===== LISTED ENTRIES =====

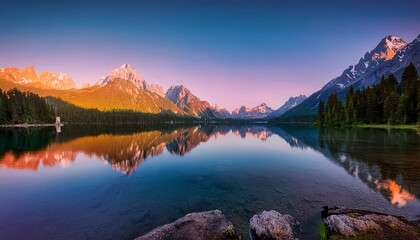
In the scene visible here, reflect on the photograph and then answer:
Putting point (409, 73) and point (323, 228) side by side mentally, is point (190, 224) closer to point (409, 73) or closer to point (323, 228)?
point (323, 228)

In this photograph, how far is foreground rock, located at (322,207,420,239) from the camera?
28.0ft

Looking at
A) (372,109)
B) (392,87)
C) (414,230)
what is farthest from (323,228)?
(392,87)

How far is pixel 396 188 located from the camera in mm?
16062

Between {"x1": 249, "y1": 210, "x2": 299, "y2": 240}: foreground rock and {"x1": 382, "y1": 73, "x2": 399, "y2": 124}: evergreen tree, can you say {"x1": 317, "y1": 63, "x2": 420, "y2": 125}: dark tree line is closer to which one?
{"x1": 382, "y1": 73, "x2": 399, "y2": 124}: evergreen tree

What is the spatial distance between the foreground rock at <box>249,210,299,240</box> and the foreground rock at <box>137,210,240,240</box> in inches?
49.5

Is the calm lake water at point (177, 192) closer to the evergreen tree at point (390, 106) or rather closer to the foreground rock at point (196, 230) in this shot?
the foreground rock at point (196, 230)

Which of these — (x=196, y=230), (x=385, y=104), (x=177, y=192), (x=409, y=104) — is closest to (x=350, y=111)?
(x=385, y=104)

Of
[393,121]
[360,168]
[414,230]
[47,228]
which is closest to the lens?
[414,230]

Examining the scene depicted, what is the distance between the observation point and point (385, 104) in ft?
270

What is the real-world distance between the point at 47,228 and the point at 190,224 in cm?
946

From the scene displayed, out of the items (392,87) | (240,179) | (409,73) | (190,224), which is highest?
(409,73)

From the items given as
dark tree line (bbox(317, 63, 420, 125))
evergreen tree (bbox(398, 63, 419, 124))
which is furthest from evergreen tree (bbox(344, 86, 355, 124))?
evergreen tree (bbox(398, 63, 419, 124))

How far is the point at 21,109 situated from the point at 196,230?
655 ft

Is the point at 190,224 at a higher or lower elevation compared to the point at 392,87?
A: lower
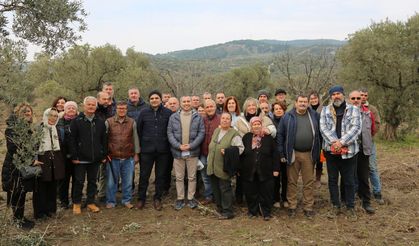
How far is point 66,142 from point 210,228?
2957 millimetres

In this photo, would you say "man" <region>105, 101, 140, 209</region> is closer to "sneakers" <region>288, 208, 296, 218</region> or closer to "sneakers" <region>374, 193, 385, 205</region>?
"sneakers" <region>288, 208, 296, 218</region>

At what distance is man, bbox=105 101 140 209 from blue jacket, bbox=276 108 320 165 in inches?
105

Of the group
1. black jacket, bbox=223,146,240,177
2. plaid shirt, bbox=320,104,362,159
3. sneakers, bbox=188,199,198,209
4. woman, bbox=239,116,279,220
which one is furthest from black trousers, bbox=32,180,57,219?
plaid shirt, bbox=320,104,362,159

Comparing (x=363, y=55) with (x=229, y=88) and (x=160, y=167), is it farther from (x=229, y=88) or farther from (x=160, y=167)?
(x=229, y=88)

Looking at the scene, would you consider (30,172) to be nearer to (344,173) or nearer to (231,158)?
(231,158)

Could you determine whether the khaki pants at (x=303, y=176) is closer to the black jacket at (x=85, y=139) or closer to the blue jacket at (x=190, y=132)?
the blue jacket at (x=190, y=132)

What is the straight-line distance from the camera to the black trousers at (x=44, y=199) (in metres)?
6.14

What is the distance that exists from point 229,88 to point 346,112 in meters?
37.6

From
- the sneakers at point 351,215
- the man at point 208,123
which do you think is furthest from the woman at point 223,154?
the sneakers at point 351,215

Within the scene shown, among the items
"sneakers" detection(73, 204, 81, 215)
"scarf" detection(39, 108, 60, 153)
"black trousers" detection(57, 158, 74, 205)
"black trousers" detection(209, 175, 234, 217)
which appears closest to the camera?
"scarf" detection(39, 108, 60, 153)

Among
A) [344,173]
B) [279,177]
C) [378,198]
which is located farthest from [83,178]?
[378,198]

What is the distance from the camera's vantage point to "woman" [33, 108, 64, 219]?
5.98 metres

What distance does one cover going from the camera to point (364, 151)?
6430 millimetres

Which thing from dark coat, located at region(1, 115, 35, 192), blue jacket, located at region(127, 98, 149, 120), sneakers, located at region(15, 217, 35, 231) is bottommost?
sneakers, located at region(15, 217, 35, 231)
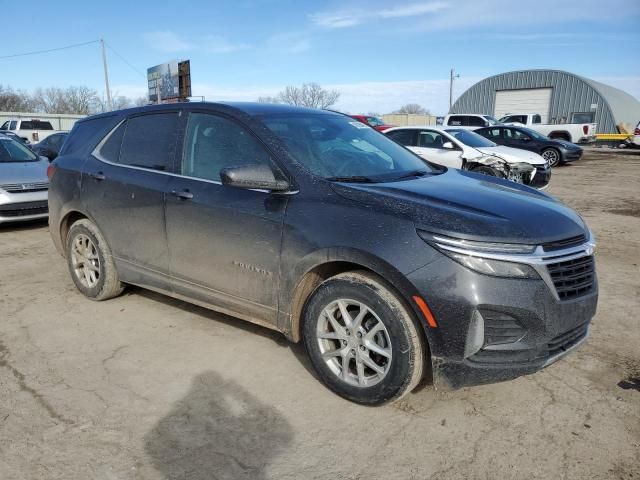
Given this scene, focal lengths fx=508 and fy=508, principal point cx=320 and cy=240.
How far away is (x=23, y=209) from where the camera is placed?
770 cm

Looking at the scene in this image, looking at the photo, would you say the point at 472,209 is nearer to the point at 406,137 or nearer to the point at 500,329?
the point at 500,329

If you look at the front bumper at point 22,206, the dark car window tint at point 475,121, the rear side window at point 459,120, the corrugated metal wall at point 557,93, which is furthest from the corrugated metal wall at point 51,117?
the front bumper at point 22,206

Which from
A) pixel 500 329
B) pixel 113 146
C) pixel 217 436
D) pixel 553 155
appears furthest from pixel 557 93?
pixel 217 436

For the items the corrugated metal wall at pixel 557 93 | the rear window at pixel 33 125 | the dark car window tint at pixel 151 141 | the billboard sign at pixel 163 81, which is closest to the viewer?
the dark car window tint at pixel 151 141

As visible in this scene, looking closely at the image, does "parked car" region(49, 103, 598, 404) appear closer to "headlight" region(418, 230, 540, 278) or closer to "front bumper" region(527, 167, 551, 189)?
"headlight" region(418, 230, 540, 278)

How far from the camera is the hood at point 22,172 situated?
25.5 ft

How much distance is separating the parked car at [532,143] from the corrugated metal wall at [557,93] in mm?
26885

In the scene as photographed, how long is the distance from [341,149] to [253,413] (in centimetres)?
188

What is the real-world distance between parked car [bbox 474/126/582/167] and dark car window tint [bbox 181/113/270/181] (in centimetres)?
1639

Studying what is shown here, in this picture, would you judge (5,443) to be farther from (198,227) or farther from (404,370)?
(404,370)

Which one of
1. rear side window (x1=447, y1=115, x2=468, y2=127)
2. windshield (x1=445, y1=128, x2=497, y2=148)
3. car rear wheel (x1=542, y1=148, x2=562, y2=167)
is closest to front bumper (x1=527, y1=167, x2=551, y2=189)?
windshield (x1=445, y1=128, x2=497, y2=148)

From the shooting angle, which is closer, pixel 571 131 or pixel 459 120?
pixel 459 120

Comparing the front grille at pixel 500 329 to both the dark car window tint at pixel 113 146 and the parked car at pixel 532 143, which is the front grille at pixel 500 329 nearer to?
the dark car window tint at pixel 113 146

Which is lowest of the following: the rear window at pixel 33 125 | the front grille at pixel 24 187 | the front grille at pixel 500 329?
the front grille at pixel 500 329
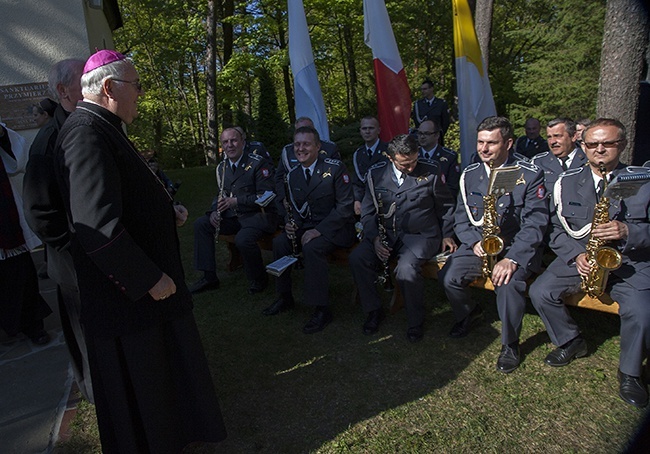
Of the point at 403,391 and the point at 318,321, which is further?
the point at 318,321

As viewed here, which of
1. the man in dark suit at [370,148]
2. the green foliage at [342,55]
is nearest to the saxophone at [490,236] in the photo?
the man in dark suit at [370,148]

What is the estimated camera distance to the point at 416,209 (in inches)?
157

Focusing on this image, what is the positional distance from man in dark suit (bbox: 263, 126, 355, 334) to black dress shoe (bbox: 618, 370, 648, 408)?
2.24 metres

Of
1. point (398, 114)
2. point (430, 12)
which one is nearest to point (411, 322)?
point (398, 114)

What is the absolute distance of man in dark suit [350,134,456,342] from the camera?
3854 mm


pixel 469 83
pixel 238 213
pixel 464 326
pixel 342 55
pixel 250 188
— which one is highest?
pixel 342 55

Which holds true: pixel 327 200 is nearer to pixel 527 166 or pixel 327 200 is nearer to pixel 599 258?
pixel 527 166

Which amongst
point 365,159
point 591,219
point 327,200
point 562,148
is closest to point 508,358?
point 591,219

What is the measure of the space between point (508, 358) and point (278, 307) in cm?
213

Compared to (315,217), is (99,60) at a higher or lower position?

=====

**WHAT YOU NEED TO DO**
Reproduce only the lines running from the one that contains "What is the absolute" to the last line of the records.

**FINAL RESULT**
What is the absolute distance of man in dark suit [350,134,456,342] from the camera?
3854 mm


pixel 469 83
pixel 238 213
pixel 464 326
pixel 342 55
pixel 250 188
— which one is highest?
pixel 342 55

Which holds true: pixel 327 200 is nearer to pixel 527 166 or pixel 327 200 is nearer to pixel 599 258?
pixel 527 166

Which amongst
point 365,159
point 591,219
point 327,200
point 562,148
is closest to point 508,358?
point 591,219

What is the measure of the space between point (508, 358) and point (278, 307) in cm?
213

Compared to (315,217), is (99,60) at a higher or lower position?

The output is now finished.